(GIVEN EXERCISE) Copy everything in the listing below word for word, apart from any images.

(RECORD EXTRACTS)
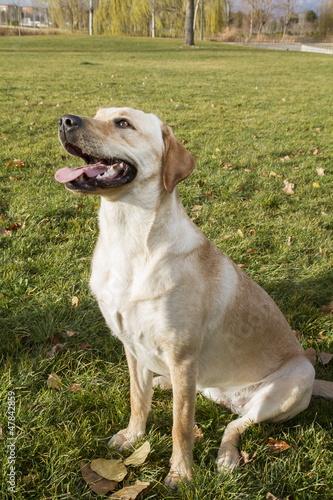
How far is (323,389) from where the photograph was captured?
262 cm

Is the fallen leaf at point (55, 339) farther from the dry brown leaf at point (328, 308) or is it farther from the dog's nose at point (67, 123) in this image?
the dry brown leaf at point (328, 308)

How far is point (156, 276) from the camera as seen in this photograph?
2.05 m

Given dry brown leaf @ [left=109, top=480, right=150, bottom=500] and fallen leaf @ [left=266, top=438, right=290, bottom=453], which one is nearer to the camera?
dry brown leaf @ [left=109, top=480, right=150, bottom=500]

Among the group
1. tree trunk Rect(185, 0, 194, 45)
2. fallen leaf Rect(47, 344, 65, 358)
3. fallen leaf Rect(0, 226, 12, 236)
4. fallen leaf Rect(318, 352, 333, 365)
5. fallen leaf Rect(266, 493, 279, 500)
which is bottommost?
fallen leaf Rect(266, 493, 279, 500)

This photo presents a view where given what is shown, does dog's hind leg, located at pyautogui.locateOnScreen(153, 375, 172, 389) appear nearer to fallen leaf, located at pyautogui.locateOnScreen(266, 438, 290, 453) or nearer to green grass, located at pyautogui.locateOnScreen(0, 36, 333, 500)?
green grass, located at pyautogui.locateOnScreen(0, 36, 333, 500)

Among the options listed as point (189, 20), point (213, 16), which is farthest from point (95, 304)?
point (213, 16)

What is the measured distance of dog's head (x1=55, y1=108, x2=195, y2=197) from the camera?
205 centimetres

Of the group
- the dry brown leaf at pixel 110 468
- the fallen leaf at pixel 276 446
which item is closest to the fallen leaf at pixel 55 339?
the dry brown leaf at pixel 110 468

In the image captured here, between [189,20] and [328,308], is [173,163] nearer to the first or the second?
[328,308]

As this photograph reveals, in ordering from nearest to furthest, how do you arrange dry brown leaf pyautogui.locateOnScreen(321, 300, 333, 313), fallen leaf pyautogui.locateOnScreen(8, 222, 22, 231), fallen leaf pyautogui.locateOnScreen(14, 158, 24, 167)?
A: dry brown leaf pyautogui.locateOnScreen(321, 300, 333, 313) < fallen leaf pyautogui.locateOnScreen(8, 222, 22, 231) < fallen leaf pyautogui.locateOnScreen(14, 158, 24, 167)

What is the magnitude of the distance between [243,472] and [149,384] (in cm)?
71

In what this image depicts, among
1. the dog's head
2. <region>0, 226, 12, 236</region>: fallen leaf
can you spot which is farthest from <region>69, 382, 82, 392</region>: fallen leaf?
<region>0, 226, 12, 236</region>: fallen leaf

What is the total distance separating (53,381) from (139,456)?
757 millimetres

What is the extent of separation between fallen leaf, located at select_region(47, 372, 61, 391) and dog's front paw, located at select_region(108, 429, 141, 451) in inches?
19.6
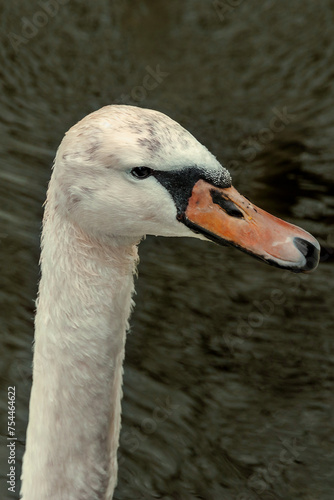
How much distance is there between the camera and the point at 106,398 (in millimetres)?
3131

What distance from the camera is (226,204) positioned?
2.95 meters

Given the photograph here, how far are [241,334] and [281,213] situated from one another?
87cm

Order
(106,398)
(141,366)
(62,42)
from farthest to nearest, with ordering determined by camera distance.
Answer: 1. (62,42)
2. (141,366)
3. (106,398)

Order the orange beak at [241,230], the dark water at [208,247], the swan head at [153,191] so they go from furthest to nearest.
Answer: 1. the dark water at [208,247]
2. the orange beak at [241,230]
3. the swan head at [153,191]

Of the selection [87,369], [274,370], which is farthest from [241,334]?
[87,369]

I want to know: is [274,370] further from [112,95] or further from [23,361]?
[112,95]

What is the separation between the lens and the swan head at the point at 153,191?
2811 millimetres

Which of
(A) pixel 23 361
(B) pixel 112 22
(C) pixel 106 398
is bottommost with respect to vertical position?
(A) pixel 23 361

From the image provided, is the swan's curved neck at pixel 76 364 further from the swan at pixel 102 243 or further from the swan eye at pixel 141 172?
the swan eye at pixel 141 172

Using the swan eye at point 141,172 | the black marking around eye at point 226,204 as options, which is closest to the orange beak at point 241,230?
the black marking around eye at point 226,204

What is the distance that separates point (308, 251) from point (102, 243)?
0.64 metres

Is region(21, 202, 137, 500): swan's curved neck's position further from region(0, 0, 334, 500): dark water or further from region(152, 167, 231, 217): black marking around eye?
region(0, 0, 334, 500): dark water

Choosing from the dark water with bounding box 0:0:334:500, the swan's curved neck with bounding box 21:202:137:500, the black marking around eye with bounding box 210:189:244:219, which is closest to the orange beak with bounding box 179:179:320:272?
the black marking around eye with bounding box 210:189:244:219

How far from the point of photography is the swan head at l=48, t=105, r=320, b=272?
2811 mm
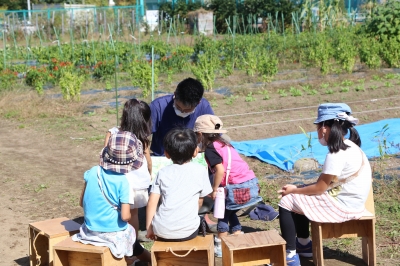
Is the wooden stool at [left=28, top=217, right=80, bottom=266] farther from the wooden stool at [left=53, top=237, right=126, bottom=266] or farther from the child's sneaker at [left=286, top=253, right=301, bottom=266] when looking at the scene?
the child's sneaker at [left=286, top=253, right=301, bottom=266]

(ANSWER TO THIS EXERCISE)
How far is (323,389) from where the photograph was captured?
262 cm

Is the fallen leaf at point (55, 339) farther from the dry brown leaf at point (328, 308) or is it farther from the dog's nose at point (67, 123) in this image?
the dry brown leaf at point (328, 308)

How far is point (156, 276) from the camera as seen in this photograph?
2.05 m

Given dry brown leaf @ [left=109, top=480, right=150, bottom=500] and fallen leaf @ [left=266, top=438, right=290, bottom=453], which one is nearer to the camera?
dry brown leaf @ [left=109, top=480, right=150, bottom=500]

Among the group
1. tree trunk Rect(185, 0, 194, 45)
2. fallen leaf Rect(47, 344, 65, 358)
3. fallen leaf Rect(0, 226, 12, 236)
4. fallen leaf Rect(318, 352, 333, 365)
5. fallen leaf Rect(266, 493, 279, 500)
which is bottommost?
fallen leaf Rect(266, 493, 279, 500)

This photo presents a view where given what is shown, does dog's hind leg, located at pyautogui.locateOnScreen(153, 375, 172, 389) appear nearer to fallen leaf, located at pyautogui.locateOnScreen(266, 438, 290, 453) or nearer to green grass, located at pyautogui.locateOnScreen(0, 36, 333, 500)?
green grass, located at pyautogui.locateOnScreen(0, 36, 333, 500)

Among the options listed as point (189, 20), point (213, 16), which is farthest from point (95, 304)?
point (213, 16)

What is the measured distance of dog's head (x1=55, y1=108, x2=195, y2=197) from the camera?
205 centimetres

Of the group
- the dry brown leaf at pixel 110 468
- the fallen leaf at pixel 276 446
which item is closest to the fallen leaf at pixel 55 339?
the dry brown leaf at pixel 110 468

In the image captured here, between [189,20] and [328,308], is [173,163] nearer to the first or the second?
[328,308]

As this photograph reveals, in ordering from nearest to furthest, how do you arrange dry brown leaf pyautogui.locateOnScreen(321, 300, 333, 313), fallen leaf pyautogui.locateOnScreen(8, 222, 22, 231), fallen leaf pyautogui.locateOnScreen(14, 158, 24, 167)?
A: dry brown leaf pyautogui.locateOnScreen(321, 300, 333, 313) < fallen leaf pyautogui.locateOnScreen(8, 222, 22, 231) < fallen leaf pyautogui.locateOnScreen(14, 158, 24, 167)

What is the magnitude of the distance between [243,472] and [149,384] (in cm)?
71

In what this image depicts, among
1. the dog's head
2. <region>0, 226, 12, 236</region>: fallen leaf
can you spot which is farthest from <region>69, 382, 82, 392</region>: fallen leaf?
<region>0, 226, 12, 236</region>: fallen leaf

What is the total distance separating (53,381) from (139,456)?
757 millimetres

What is the extent of separation between fallen leaf, located at select_region(47, 372, 61, 391) and dog's front paw, located at select_region(108, 429, 141, 451) in inches?
19.6
How much distance is there between the camera and the point at 106,398 (in millimetres)?
3131

What distance from the camera is (226,204) positioned?
2.95 meters

Given the photograph here, how far are [241,334] and [281,213] situated from one another?
87cm

Order
(106,398)
(141,366)
(62,42)
from farthest to nearest, with ordering determined by camera distance.
Answer: 1. (62,42)
2. (141,366)
3. (106,398)

Order the orange beak at [241,230], the dark water at [208,247], the swan head at [153,191] so they go from furthest to nearest.
Answer: 1. the dark water at [208,247]
2. the orange beak at [241,230]
3. the swan head at [153,191]

Of the selection [87,369], [274,370], which is farthest from [241,334]?
[87,369]

I want to know: is [274,370] further from [112,95] or further from [23,361]?
[112,95]

What is the separation between the lens and the swan head at the point at 153,191?
2811 millimetres

Which of
(A) pixel 23 361
(B) pixel 112 22
(C) pixel 106 398
is bottommost with respect to vertical position?
(A) pixel 23 361

From the image provided, is the swan's curved neck at pixel 76 364 further from the swan at pixel 102 243 or further from the swan eye at pixel 141 172?
the swan eye at pixel 141 172

Using the swan eye at point 141,172 | the black marking around eye at point 226,204 as options, which is closest to the orange beak at point 241,230?
the black marking around eye at point 226,204

What is the distance that separates point (308, 251) from point (102, 243)?
0.64 metres

Is region(21, 202, 137, 500): swan's curved neck's position further from region(0, 0, 334, 500): dark water or further from region(152, 167, 231, 217): black marking around eye?
region(0, 0, 334, 500): dark water

Choosing from the dark water with bounding box 0:0:334:500, the swan's curved neck with bounding box 21:202:137:500, the black marking around eye with bounding box 210:189:244:219, which is closest to the orange beak with bounding box 179:179:320:272?
the black marking around eye with bounding box 210:189:244:219

How far from the point of photography is the swan head at l=48, t=105, r=320, b=272?
2811 mm
Is the wooden stool at [left=28, top=217, right=80, bottom=266] farther from the wooden stool at [left=53, top=237, right=126, bottom=266] or farther from the child's sneaker at [left=286, top=253, right=301, bottom=266] when looking at the scene?
the child's sneaker at [left=286, top=253, right=301, bottom=266]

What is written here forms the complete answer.